Is it the only reason for our growth? Of course not. Building a competitor analysis tool like SendView requires a quite a few channels to ultimately scale, but whenever we’ve had big months or hockey stick moments? Well, there’s usually a tool behind the scenes.
I love tools for a bunch of reasons (like SEO), but there are four primary ones.
First, free tools don’t require support. If they’re part of the product and require you to create an account? Different story. But if there just sitting out there, free to the world, sorta loosely connected to the product it simply doesn’t come with an expectation of support like a formal, paid product does.
Second, even though it doesn’t carry the support like a normal products, it’s still launchable. You can still add features and enhance it and iterate on it. It gives you the same opportunity to tell your audience about something cool but
Third, you can capitalize on the goodwill and trust earned from solving part of their problem. It doesn’t solve the whole problem, it may only be a tiny sliver, but it shows the user that, yeah, you can solve this problem which makes you a solid candidate to solve the rest of their problem that the main apps is supposed to solve.
Fourth, tools are reusable. I create a PDF guide? Your audience can use it one and…well…that’s probably it. But a tool can be used over and over and over, maybe even daily. It gives someone the chance to experience that goodwill, the solved problem, and build that relationship with you over and over again.
So, we build tools like…
ESP Finder
A simple service that helps you see what the ESP is behind emails in your inbox by just forwarding them to a special address that’s been used by thousands of marketers over the last couple years.
Email Tech Tracker
A dashboard where you can keep an eye on which email tech / coding trends are picking up steam and which ones are flatlining (which also is a great way to collect emails).
Social Share Link Generator
Email marketers love to put sharing links in their emails and our share link generator makes that easy by prepulating share links to sites like Reddit, Twitter, Facebook, etc. with just a few clicks.
TweetDeets
When we launched our new dashboards in SendView, I decided to recreate them for Twitter so people could see all the insights they provide for Twitter accounts and imagine what they’d look like for email using SendView.
Sometimes I’ll launch a tool with the goal of just trying to get it to rank, but other times I’ll put a lot of time into a tool’s marketing. For example, when the 2020 presidential election was coming up I built a dashboard that compared their email strategies and sending volumes leading up the election.
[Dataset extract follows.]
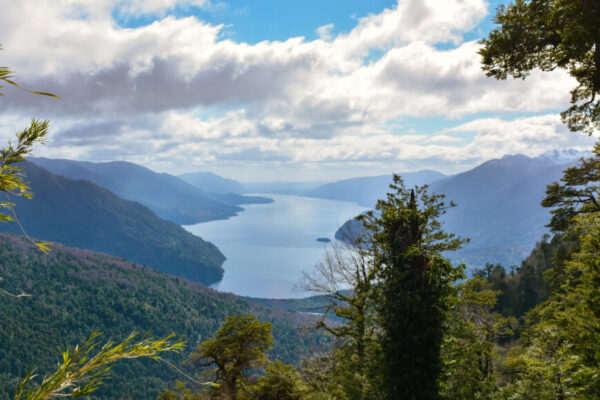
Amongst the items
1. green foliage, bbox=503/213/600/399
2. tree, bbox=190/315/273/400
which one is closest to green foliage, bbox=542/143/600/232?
green foliage, bbox=503/213/600/399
But marketing strategies were topics of debate among media outlets, so I spent a few weeks emailing writers at all sorts of news companies who had covered marketing strategies with a link to the dashboard and an offer to get them more data if they needed.
The result was tens of thousands of views of this dashboard and a thousands of dollars in added MRR.
Again, tools are on arrow in the quiver, but it’s been a really reliable one for me over the years.